I fell off the Mary Russell series a while back. I enjoyed the earlier stories, especially Jerusalem, which took a look into a different culture in what I recall as a respectful and interesting way. I stopped reading around the India story, when Mary started really being too good to be true. Hmm, looking back, I bailed at book 8, written ten years ago.
I was curious about this one, though, and thought I'd dip back into the series to see how it was going. I liked it enough to keep reading it, but found myself critiquing it as I went along instead of being absorbed in the story.
The structure of the novel is awkward. We arrive back at home with Mary and Holmes after their lengthy travels. They receive a mysterious visitor, and then there's a flashback that almost two hundred pages long. In fact, I forgot that it was a flashback at all until the very end of it, when the book resumes in its "present" time for about another hundred pages.
Mary and Holmes navigate two foreign environments- that of the cruise ship in the 1920's, and Japan. I won't go into any details of the plot, because what I noticed more was just how much of a snob Mary was. She judged all her fellow passengers, despised most of them, and seemed to think herself a peerless actress who came across as flighty one minute, a bluestocking the next, without once worrying about anyone else's powers of observation being applied to her. I disliked Mary through most of this book and read on despite her.
Regarding Japan... there are ninjas, of course. There are charming ryokans (inns), green tea and rice, an "industrious people". Mary and Holmes must undergo an immersion in this foreign culture in order to learn how not to make enormous faux pas and to be able to appear in polite Japanese society. Not once do we hear from Mary that this was difficult in any way. She and Holmes easily travel as pilgrims, learn enough Japanese on the cruise ship to get by in Japan, love the food instantly, don't have any problem with mixed bathing, just take everything in stride. Honestly, it was no fun. For me, there weren't really any insights into Japanese culture, in fact, it seemed almost a stereotype of the romanticized western view of Japan. Reading the perspective of someone who had a few actual struggles with things that were strange to them would have been far more interesting than the superhuman Mary and Holmes, who, despite never having been to Japan or met a Japanese person before, are as unruffled as can be by anything that occurs. By the end of our Japanese flashback, Mary is snobbily looking down at coarse westerners with their meaty meals instead of light,clean fish and pickles, their coarse manners instead of Japanese restraint. Did I mention that I don't care for Mary?

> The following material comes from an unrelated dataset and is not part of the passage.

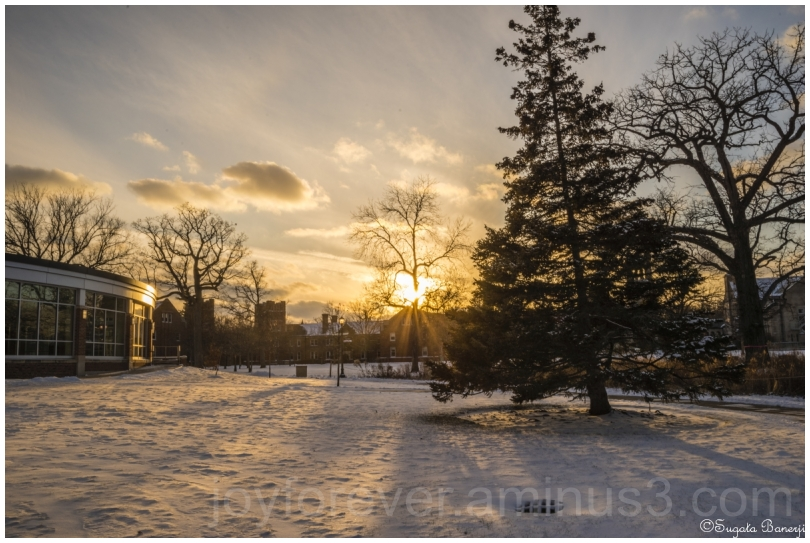 Winter snow landscape sunset LakeForest Illinois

Mary and Holmes do not interact in any way except as working partners in this book. I don't know if I missed something in a previous book, but they don't act like they are married at all. No affection, no having fun together, it's all work, all the time.
The last part of the book takes place in a country estate. It's a set piece with breaking and entering, discovering clues, and then being caught by the villains in order to get a monologue. I had figured out where the macguffin was hiding the first time it was mentioned, so was not surprised. Mary managed also to pass judgement on people's private pornographic and sex toy habits. Anyone into BDSM must have some sort of personality disorder that makes them enjoy hurting others, it seems, in Mary Russell's world, which also makes them prone to criminality due to... lack of moral fiber or something.
The book felt dated, I'm not sure that Mary and Holmes, for all their industrious activity, really made much difference in the outcome of the larger story, and I don't like Mary (did I mention?). It is an easily readable book, though, and if you don't care about the destination, just the journey, you may like it just fine. However, this did not inspire me to go back and read the books that I've skipped.